#### What this task involves:
What is needed is an exact transcription of every record, minus the pictures.
BEGIN Entries provided
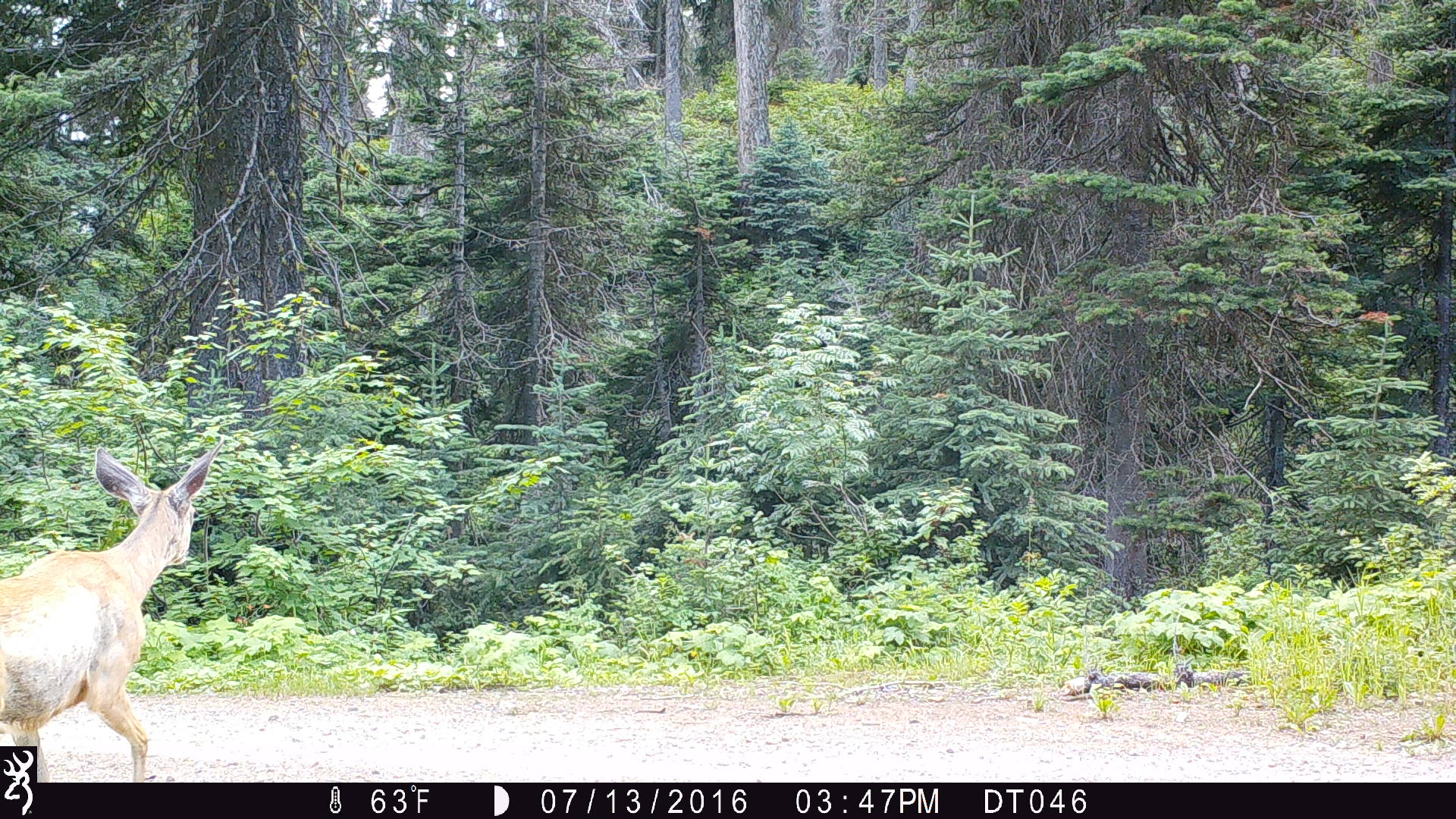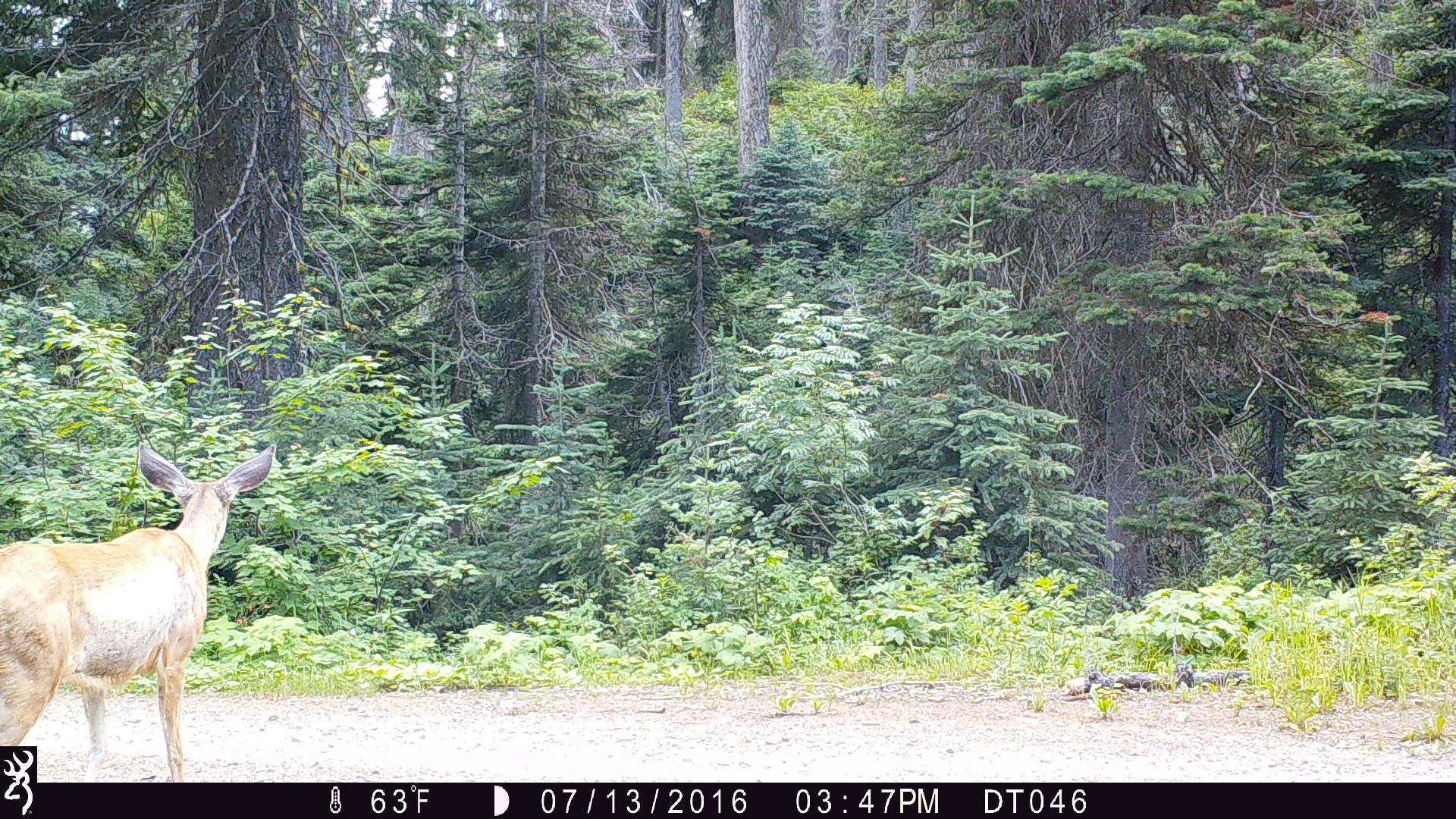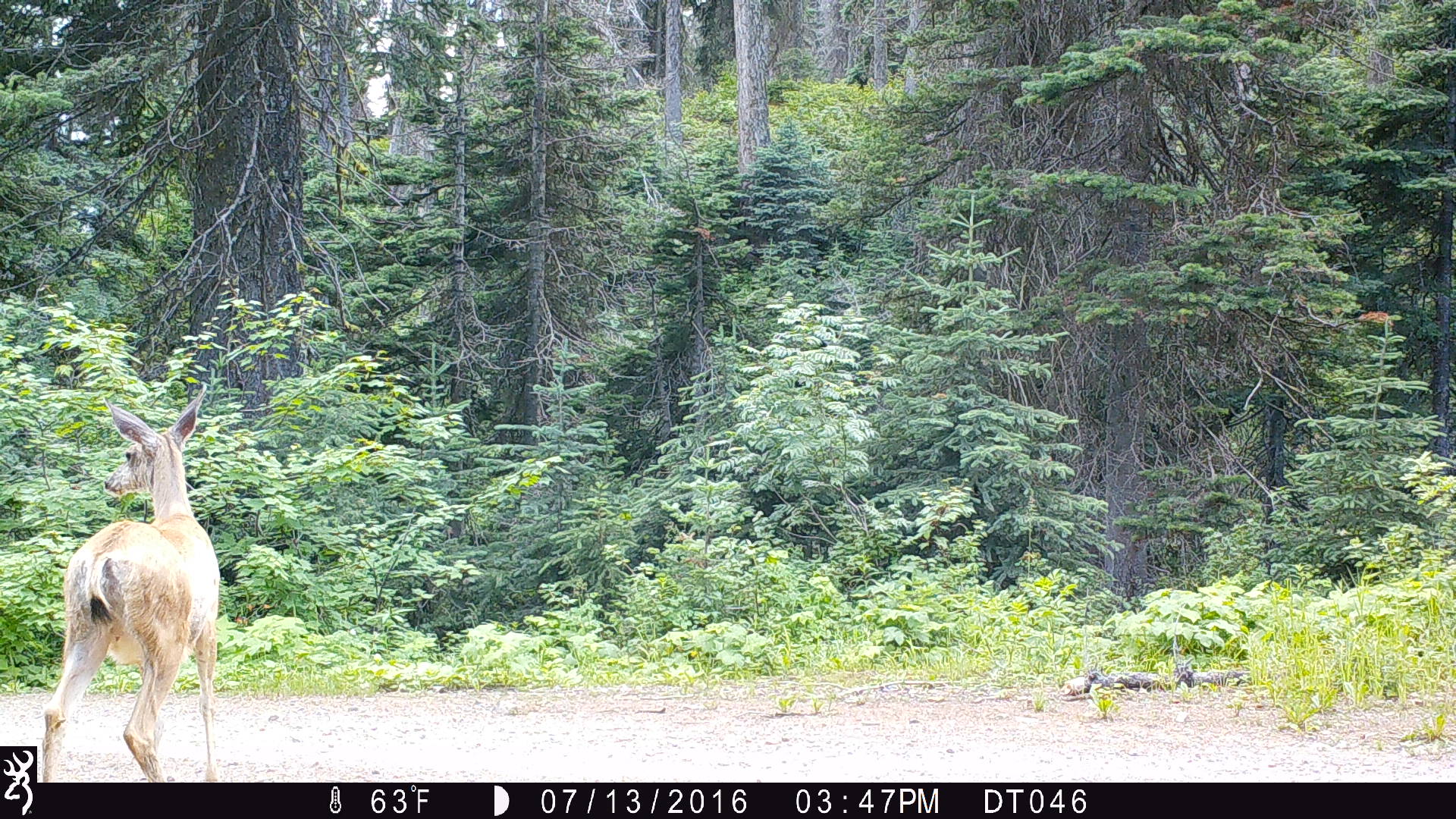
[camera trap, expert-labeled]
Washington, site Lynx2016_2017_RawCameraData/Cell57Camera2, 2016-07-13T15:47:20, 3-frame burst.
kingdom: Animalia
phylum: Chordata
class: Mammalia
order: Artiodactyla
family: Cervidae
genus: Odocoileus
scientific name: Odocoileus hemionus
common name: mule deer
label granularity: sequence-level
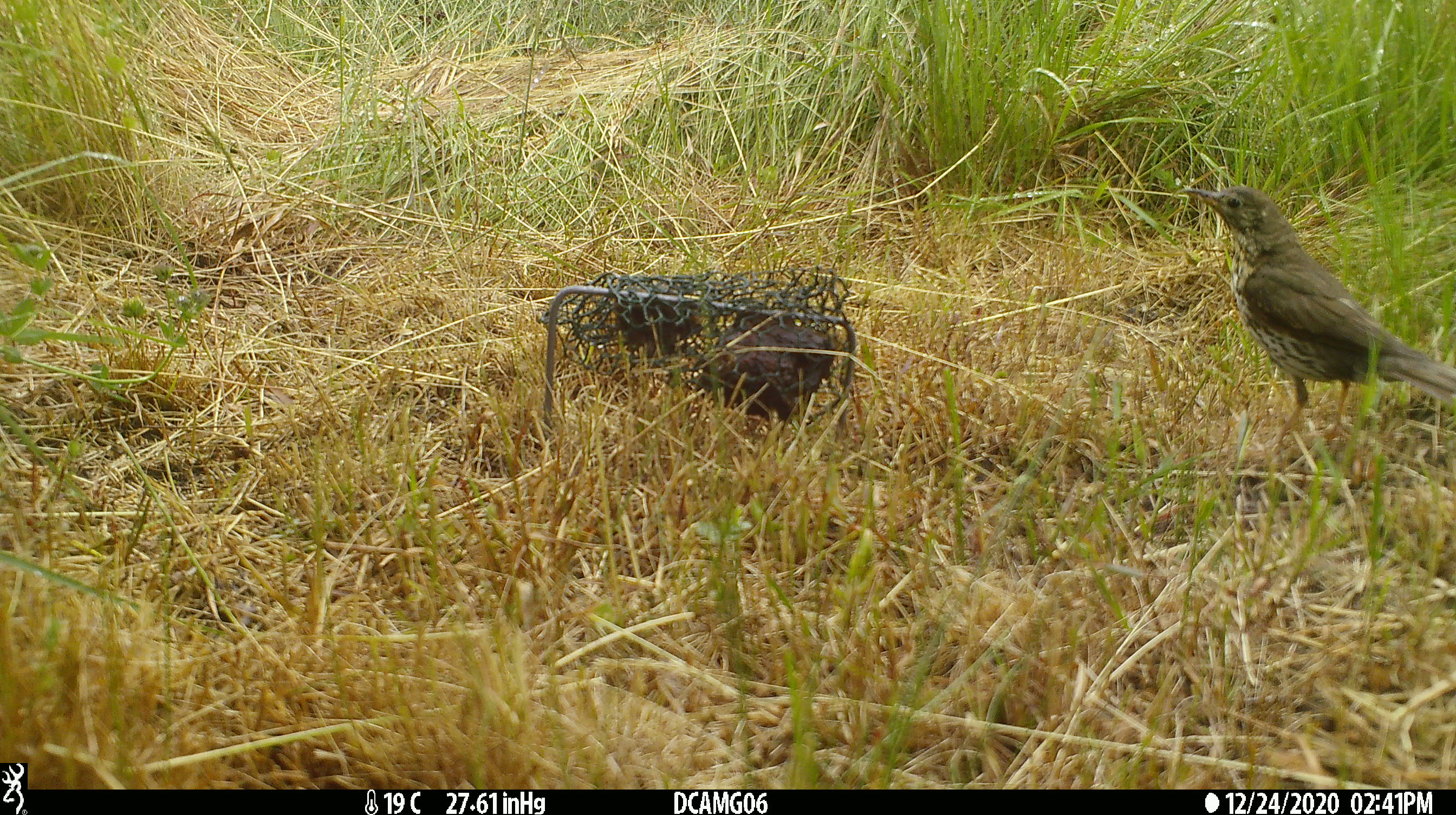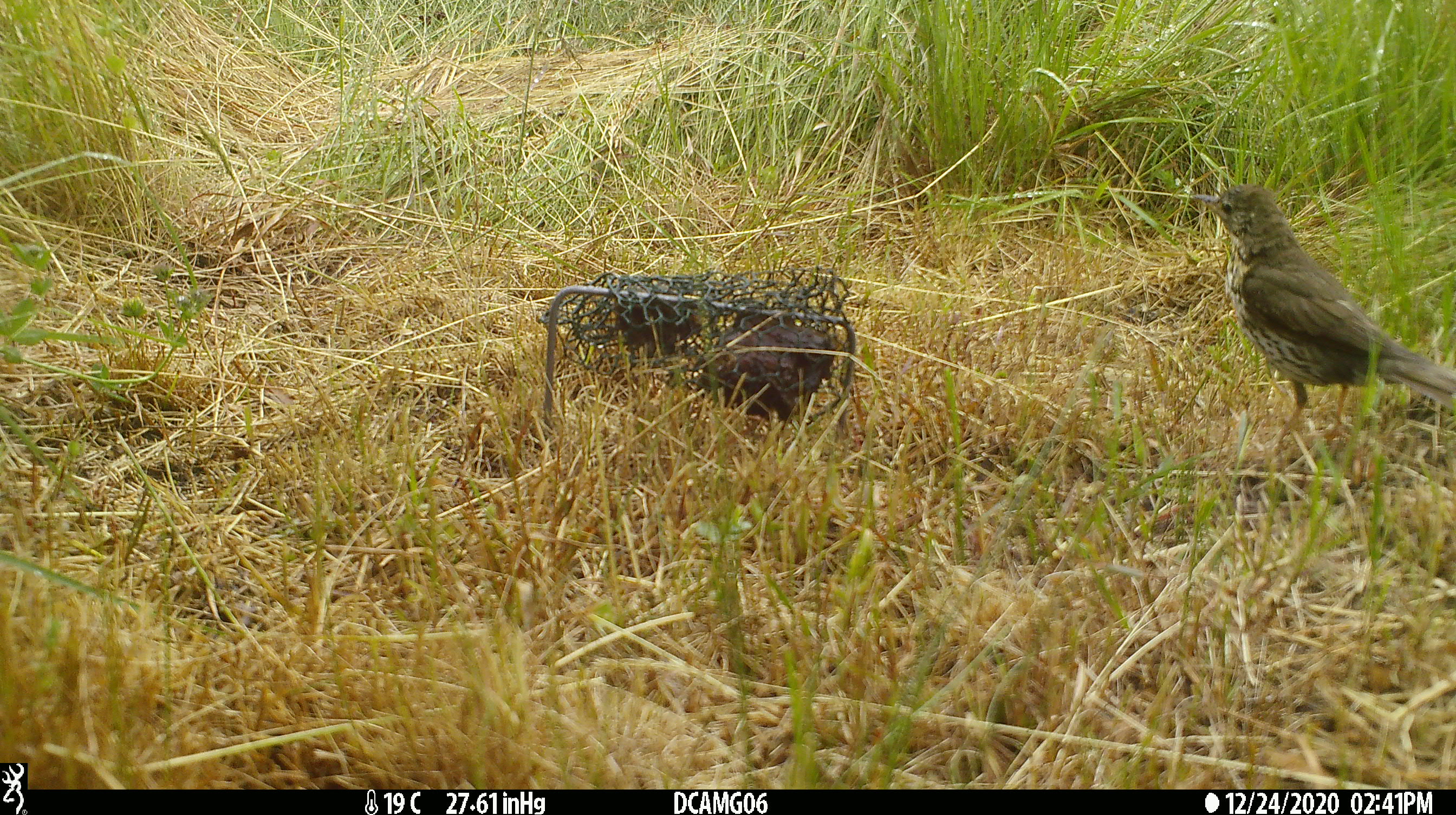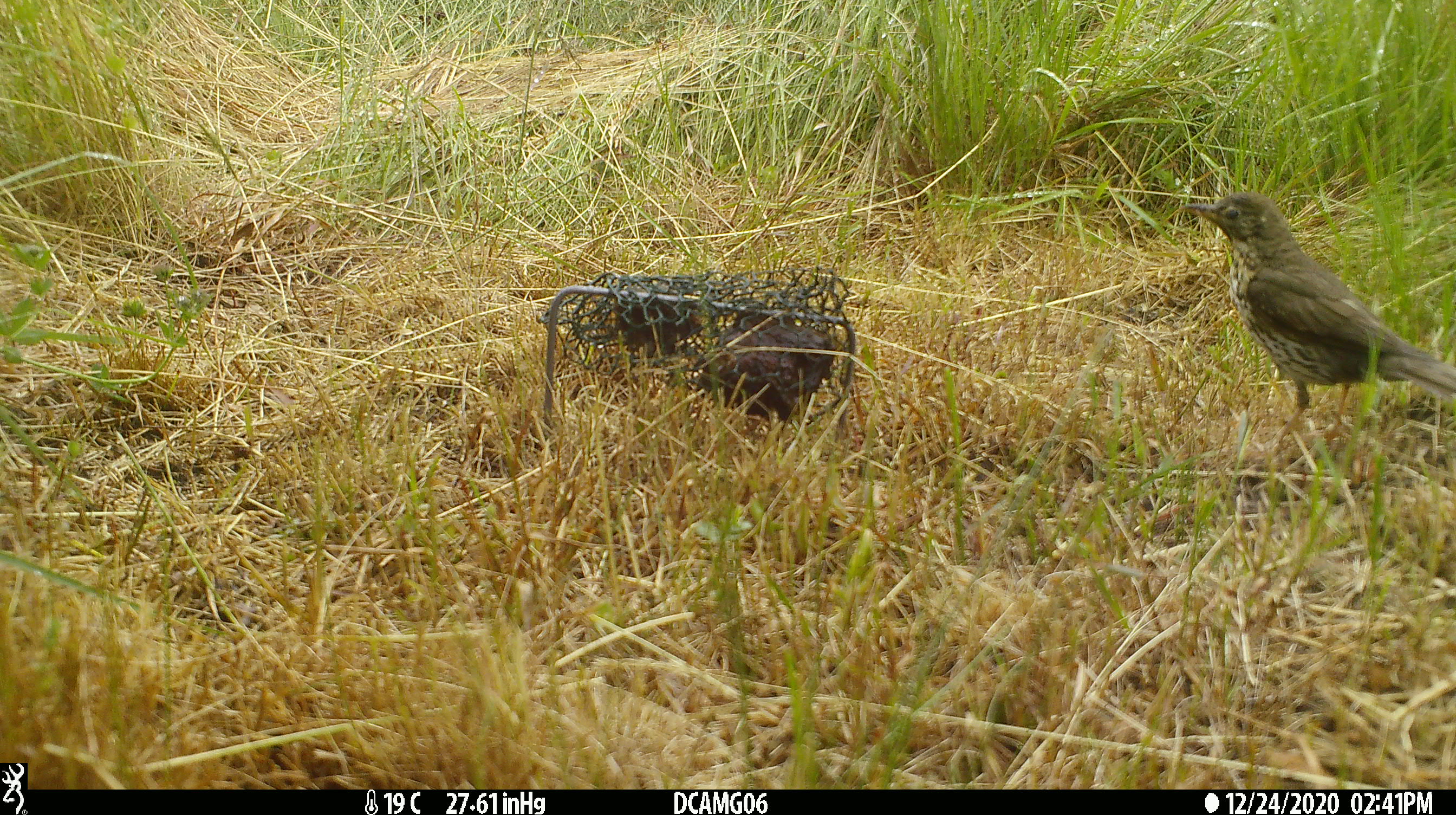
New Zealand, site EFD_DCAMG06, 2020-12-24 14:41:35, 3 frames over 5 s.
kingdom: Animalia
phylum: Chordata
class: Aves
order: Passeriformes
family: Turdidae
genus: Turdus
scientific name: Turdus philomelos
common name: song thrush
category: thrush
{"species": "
END Entries provided
#### Reply:
[camera trap, expert-labeled]
Washington, site Lynx2016_2017_RawCameraData/Cell57Camera2, 2016-07-13T15:47:20, 3-frame burst.
kingdom: Animalia
phylum: Chordata
class: Mammalia
order: Artiodactyla
family: Cervidae
genus: Odocoileus
scientific name: Odocoileus hemionus
common name: mule deer
label granularity: sequence-level
New Zealand, site EFD_DCAMG06, 2020-12-24 14:41:35, 3 frames over 5 s.
kingdom: Animalia
phylum: Chordata
class: Aves
order: Passeriformes
family: Turdidae
genus: Turdus
scientific name: Turdus philomelos
common name: song thrush
category: thrush
{"species": "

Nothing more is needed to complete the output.